Me recogió en el semáforo de la calle Cleveland cuando volvía caminando a casa en la oscuridad, pero aunque me dedicaba esa enternecedora sonrisa y su mirada resplandecía, advertí al momento que no estaba pensando en el sexo. Eso me hizo sentir un poco mejor acerca de nuestra relación; quería decir que para él yo era más que un apetecible cuerpo femenino.
—No tengo mucho tiempo —dijo mientras conducía—, pero hoy me he dado cuenta de que no me he esforzado nada por cuidar de ti, Harriet. ¡Qué cosa más extraña!
—¿Cuidar de mí?
—Sí, cuidar de ti. O tal vez debería preguntarte cómo te cuidas tú.
Cayó el penique. Se encendió la bombilla.
—¡Ah! —dije—. ¡Eso! Pues ni se me ha pasado por la cabeza. Mi carrera como amante acaba de empezar, ¿sabes? Pero, por el momento, creo que estoy a salvo. Mañana me tiene que venir la regla, y en eso soy como un reloj.
Percibí un suspiro de alivio, pero en cuanto se sintió más tranquilo al respecto guardó silencio hasta que llegamos a mi piso.
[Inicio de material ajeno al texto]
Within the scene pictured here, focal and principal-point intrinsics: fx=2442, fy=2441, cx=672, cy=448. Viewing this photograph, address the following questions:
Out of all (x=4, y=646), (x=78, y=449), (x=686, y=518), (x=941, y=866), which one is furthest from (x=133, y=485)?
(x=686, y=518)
Una vez dentro, alzó a Marceline y la acarició. Después, apoyó su pequeño maletín negro sobre la mesa. Hasta ese momento, no me había percatado de que lo llevaba; así es como me tiene.
Extrajo un estetoscopio y un esfigmomanómetro y me auscultó el corazón y los pulmones. Me tomó la presión, me examinó las piernas en busca de varices, deslizó hacia abajo el párpado inferior de ambos ojos e inspeccionó cuidadosamente las puntas de los dedos y el color de los lóbulos de las orejas. Después sacó el recetario del maletín y garabateó algo en él, arrancó la primera hoja y me la entregó.
—Éste es el mejor anticonceptivo oral de última generación, mi querida Harriet —dijo mientras lo volvía a guardar todo en el maletín—. Empieza a tomarlo apenas finalice tu próximo período.
—¿La Píldora? —exclamé.
—Así es como lo llaman. No creo que tengas ningún problema. Estás en óptimas condiciones de salud. Pero si llegaras a sentir algún dolor en las piernas, falta de oxígeno, mareos, náuseas, dolores de cabeza o hinchazón en los tobillos, interrumpe la toma de inmediato y házmelo saber ese mismo día —ordenó.
Miré los incomprensibles garabatos de la receta y después a él.
—¿Cómo es que un ortopeda conoce la Píldora? —pregunté con una sonrisa socarrona.
Se echó a reír.
—Todos los médicos, desde los psiquiatras hasta los gerontólogos la conocen, Harriet. Como la mayoría de los especialistas nos enfrentamos a alguna de las consecuencias de los embarazos no deseados, nos sentimos aliviados frente a esta pequeña maravilla. —Me tomó de la barbilla y me miró seriamente—. No quiero causarte más problemas de los necesarios, mi tesoro. Y si lo único que puedo hacer es recetarte el método anticonceptivo más efectivo que existe hasta el momento, al menos habré hecho algo.
Me besó, me dijo que nos veríamos el sábado próximo a mediodía y se marchó.
¡Qué suerte tengo! Hay mujeres solteras que recorren toda Sydney en busca de un médico reconocido que les prescriba La Píldora. Está ahí para ayudarnos, pero sólo si estamos casadas. Sin embargo, mi hombre quiere cuidarme como corresponde. En algunos aspectos, sí lo quiero.